Keystone XL is particularly important in solving that market issue, given that the 830,000-barrel-a-day pipeline could be the first large project to ease the current logjam.
“I’m not suggesting that no Keystone means no investment, because the Chinese in particular come with very long time horizons,” Mr. Houlden said. But if Keystone’s export capacity does not materialize, “that changes valuations, and that changes calculations.”
China is unlikely to lobby on Canada’s behalf for Keystone, given that it is more concerned with gaining approval for the $15.1-billion Nexen Inc. takeover, which continues to be mulled by U.S. authorities, Mr.
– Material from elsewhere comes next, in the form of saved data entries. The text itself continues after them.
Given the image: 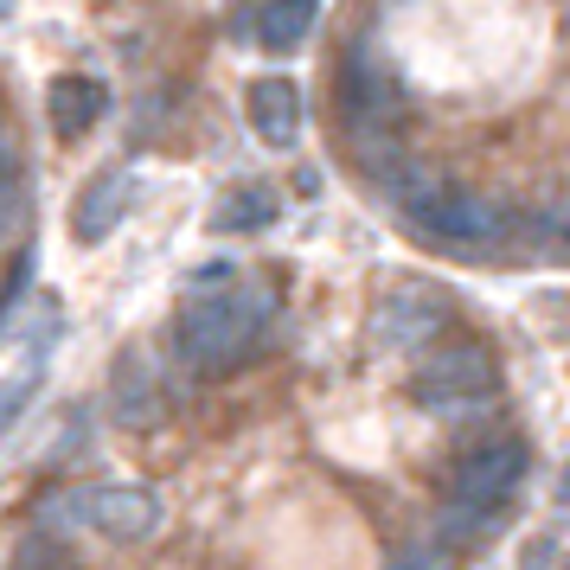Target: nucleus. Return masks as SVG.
<instances>
[{
  "instance_id": "1",
  "label": "nucleus",
  "mask_w": 570,
  "mask_h": 570,
  "mask_svg": "<svg viewBox=\"0 0 570 570\" xmlns=\"http://www.w3.org/2000/svg\"><path fill=\"white\" fill-rule=\"evenodd\" d=\"M385 193L404 206L416 237H430L442 250H455V257H481V250H500L507 232H513V218L493 206L488 193H468V186H449L436 174H423V167H397L385 180Z\"/></svg>"
},
{
  "instance_id": "2",
  "label": "nucleus",
  "mask_w": 570,
  "mask_h": 570,
  "mask_svg": "<svg viewBox=\"0 0 570 570\" xmlns=\"http://www.w3.org/2000/svg\"><path fill=\"white\" fill-rule=\"evenodd\" d=\"M276 302L263 288H218L206 302H193L174 327V353H180L193 372H232L237 360L257 353L263 327H269Z\"/></svg>"
},
{
  "instance_id": "3",
  "label": "nucleus",
  "mask_w": 570,
  "mask_h": 570,
  "mask_svg": "<svg viewBox=\"0 0 570 570\" xmlns=\"http://www.w3.org/2000/svg\"><path fill=\"white\" fill-rule=\"evenodd\" d=\"M525 468H532V455H525V442H488V449H474V455H462L455 462V474H449V507H442V544L468 539V532H481V519L500 513L507 500L519 493V481H525Z\"/></svg>"
},
{
  "instance_id": "4",
  "label": "nucleus",
  "mask_w": 570,
  "mask_h": 570,
  "mask_svg": "<svg viewBox=\"0 0 570 570\" xmlns=\"http://www.w3.org/2000/svg\"><path fill=\"white\" fill-rule=\"evenodd\" d=\"M493 391H500L493 353L481 346V340H455V346H436V353L423 360L411 397L430 416H468V411H481Z\"/></svg>"
},
{
  "instance_id": "5",
  "label": "nucleus",
  "mask_w": 570,
  "mask_h": 570,
  "mask_svg": "<svg viewBox=\"0 0 570 570\" xmlns=\"http://www.w3.org/2000/svg\"><path fill=\"white\" fill-rule=\"evenodd\" d=\"M340 109H346L353 135H391L404 122V83L372 52H353L346 71H340Z\"/></svg>"
},
{
  "instance_id": "6",
  "label": "nucleus",
  "mask_w": 570,
  "mask_h": 570,
  "mask_svg": "<svg viewBox=\"0 0 570 570\" xmlns=\"http://www.w3.org/2000/svg\"><path fill=\"white\" fill-rule=\"evenodd\" d=\"M449 327V295L430 283H397L379 302V314H372V334H379V346H397V353H416V346H430V340Z\"/></svg>"
},
{
  "instance_id": "7",
  "label": "nucleus",
  "mask_w": 570,
  "mask_h": 570,
  "mask_svg": "<svg viewBox=\"0 0 570 570\" xmlns=\"http://www.w3.org/2000/svg\"><path fill=\"white\" fill-rule=\"evenodd\" d=\"M78 519L83 525H97L104 539H122V544H135V539H148L160 525V500L148 488H83L78 493Z\"/></svg>"
},
{
  "instance_id": "8",
  "label": "nucleus",
  "mask_w": 570,
  "mask_h": 570,
  "mask_svg": "<svg viewBox=\"0 0 570 570\" xmlns=\"http://www.w3.org/2000/svg\"><path fill=\"white\" fill-rule=\"evenodd\" d=\"M129 199H135V174L129 167H104V174L78 193V206H71V237H78V244H104V237L129 218Z\"/></svg>"
},
{
  "instance_id": "9",
  "label": "nucleus",
  "mask_w": 570,
  "mask_h": 570,
  "mask_svg": "<svg viewBox=\"0 0 570 570\" xmlns=\"http://www.w3.org/2000/svg\"><path fill=\"white\" fill-rule=\"evenodd\" d=\"M244 116L263 148H295L302 141V90L288 78H257L244 90Z\"/></svg>"
},
{
  "instance_id": "10",
  "label": "nucleus",
  "mask_w": 570,
  "mask_h": 570,
  "mask_svg": "<svg viewBox=\"0 0 570 570\" xmlns=\"http://www.w3.org/2000/svg\"><path fill=\"white\" fill-rule=\"evenodd\" d=\"M104 109H109V83H104V78H90V71L52 78V97H46L52 135H65V141H83V135L104 122Z\"/></svg>"
},
{
  "instance_id": "11",
  "label": "nucleus",
  "mask_w": 570,
  "mask_h": 570,
  "mask_svg": "<svg viewBox=\"0 0 570 570\" xmlns=\"http://www.w3.org/2000/svg\"><path fill=\"white\" fill-rule=\"evenodd\" d=\"M314 20H321L314 0H263V13H257L263 52H302L308 32H314Z\"/></svg>"
},
{
  "instance_id": "12",
  "label": "nucleus",
  "mask_w": 570,
  "mask_h": 570,
  "mask_svg": "<svg viewBox=\"0 0 570 570\" xmlns=\"http://www.w3.org/2000/svg\"><path fill=\"white\" fill-rule=\"evenodd\" d=\"M276 218V193L269 186H237L212 206V232H263Z\"/></svg>"
},
{
  "instance_id": "13",
  "label": "nucleus",
  "mask_w": 570,
  "mask_h": 570,
  "mask_svg": "<svg viewBox=\"0 0 570 570\" xmlns=\"http://www.w3.org/2000/svg\"><path fill=\"white\" fill-rule=\"evenodd\" d=\"M39 385H46V360H39V353H27L20 372H7V379H0V436L27 416V404L39 397Z\"/></svg>"
},
{
  "instance_id": "14",
  "label": "nucleus",
  "mask_w": 570,
  "mask_h": 570,
  "mask_svg": "<svg viewBox=\"0 0 570 570\" xmlns=\"http://www.w3.org/2000/svg\"><path fill=\"white\" fill-rule=\"evenodd\" d=\"M13 206H20V167H13V141L0 129V232L13 225Z\"/></svg>"
},
{
  "instance_id": "15",
  "label": "nucleus",
  "mask_w": 570,
  "mask_h": 570,
  "mask_svg": "<svg viewBox=\"0 0 570 570\" xmlns=\"http://www.w3.org/2000/svg\"><path fill=\"white\" fill-rule=\"evenodd\" d=\"M442 564H449V544L436 539V544H423V551H411L397 570H442Z\"/></svg>"
},
{
  "instance_id": "16",
  "label": "nucleus",
  "mask_w": 570,
  "mask_h": 570,
  "mask_svg": "<svg viewBox=\"0 0 570 570\" xmlns=\"http://www.w3.org/2000/svg\"><path fill=\"white\" fill-rule=\"evenodd\" d=\"M232 276H237L232 263H199V269H193V288H212V283L232 288Z\"/></svg>"
}]
</instances>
Saint-Jacques said.
He added that new foreign takeover rules stipulated by Canada in its approval of the deal are unlikely to slow investment – although they could change the complexion of investment flows.
“They will want to take minority participation in projects, and I know that there’s still a lot of interest on that front.” I expect this will continue,” he said. “They may want also to get involved in greenfield” – or new-build – “projects, and we would welcome that.”
Chinese concern over Keystone XL stands in contrast to a surprisingly mute stance on projects like Enbridge Inc.’s Northern Gateway which, if it can be built, will carry oil to the Canadian west coast for export to Asia and California.
Chinese energy firms are also looking at ways to transport oil west.
“They are also in discussion, I know, with railway companies,” he said.
Nexen, which could soon be in Chinese hands, has studied the possibility of building an export terminal in British Columbia at the Port of Prince Rupert that would carry oil to the coast by rail.